Is this possible?
I’m asking this becasue for example today I had couple of models and for each of them I’d like to use a different batch_size, I initially created a dataloader with lets say batch_size of 32, and now I want to increase its size to lets say 128. but I dont want to create a new dataloader.
Is this possible?
I would appreciate any kind of help in this regard.
This shouldn’t be allowed in the current version anymore and you’ll get a ValueError
:
ValueError: batch_size attribute should not be set after DataLoader is initialized
Creating a new DataLoader
should be cheap, so I would recommend to initialize a new DataLoader
.
Thanks, but why not?
Why isn’t this possible? How do I know what kind of DataLoader was passed?
Say I have the following:
def return_dl(
dataloader: DataLoader,
batch_size: int = None,
) -> DataLoader:
if batch_size is not None:
dataloader.batch_size = batch_size
return dataloader
Here, dataloader
could be any DataLoader
subclass, e.g. 'NeighborLoader` from PyTorch Geometric. Why should this remain not allowed?
The ValueError
was added here when persistent_workers
were introduced since changing internal attributes won’t have an effect anymore. I’m sure the code owners would like to hear your concerns and PRs should be welcome in case you want to allow changing these attributes for valid use cases.
Thanks for the reply. But then how would one handle my use case? You receive an already instantiated DataLoader
, and one has to change its batch size while keeping all the rest. What would be the best way to do so? How can one initialize a new DataLoader
that is exactly like the old but with a different batch size?
Exactly as you’ve described: you could re-initialize a new DataLoader
. Usually the creation of the DataLoader
is cheap compared to the actual data loading and processing (assuming you are using lazy data loading).

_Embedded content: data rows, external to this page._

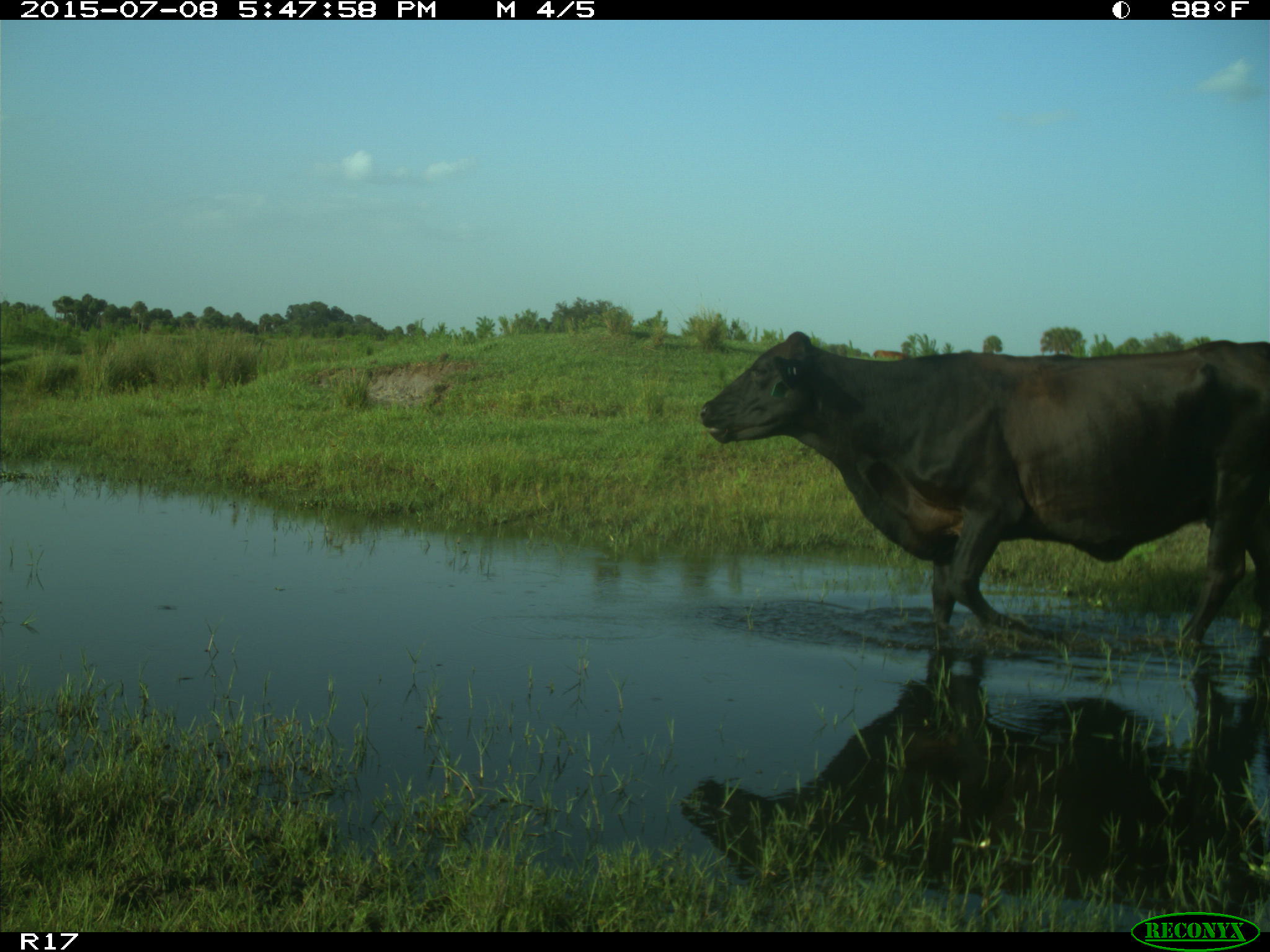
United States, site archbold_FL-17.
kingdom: Animalia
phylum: Chordata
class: Mammalia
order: Artiodactyla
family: Bovidae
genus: Bos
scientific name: Bos taurus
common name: domestic cow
Bos taurus (domestic cow).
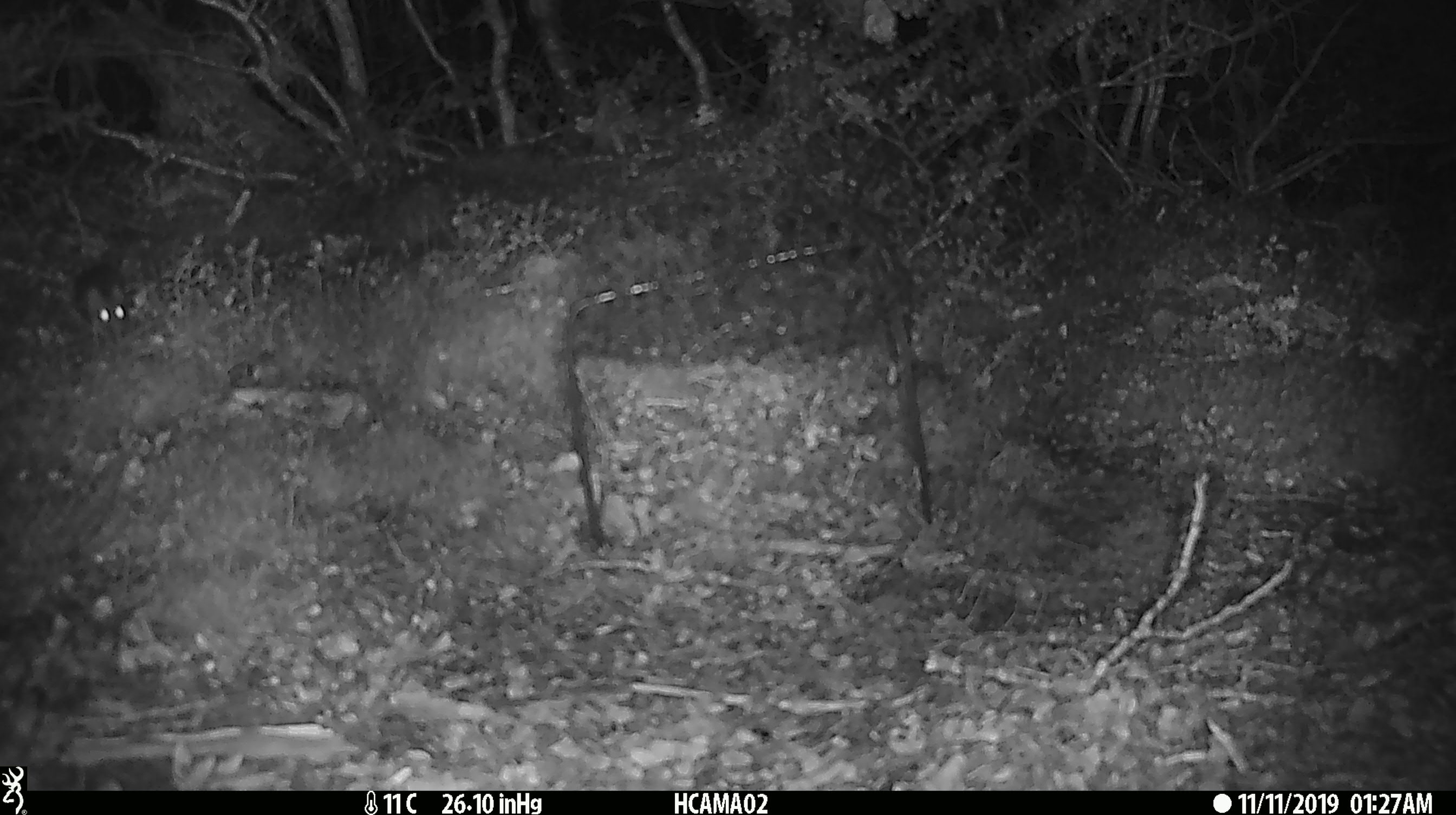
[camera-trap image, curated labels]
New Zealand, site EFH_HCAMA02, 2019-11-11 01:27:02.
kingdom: Animalia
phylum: Chordata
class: Mammalia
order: Rodentia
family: Muridae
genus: Mus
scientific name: Mus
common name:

Another complication (besides persistent workers) is that each worker pre-fetches batches in advance. If your code now manipulates internal states (such as the batch size) how and when should the change be visible?
Maybe there could be a clear API design, so your ideas are welcome.
Thanks for being very active here!
Yep, I see. But re-initializing a new DataLoader
is not easy as I do not know how this DataLoader
was initialized! In my design, the user passes a dataloader and I have to change its batch size. Why? Well, because that dataloader (more the data behind it) is used to train two different models. The second model benefits from huge batch sizes. To solve the problem, I see no other solutions but to force the user to create two dataloaders, unless there is an easy way to create a new DataLoader
from an existing one.
You should be able to still read the attributes of the passed DataLoader
and could create the new one based on these attributes. Note that you might also need to check the internal sampler
and its attributes in order to restore it. In case the user creates a custom sampler
and you wouldn’t have the source code of it (I don’t know how it would work but it seems you don’t even know how the Dataset
is defined), you might not be able to restore it.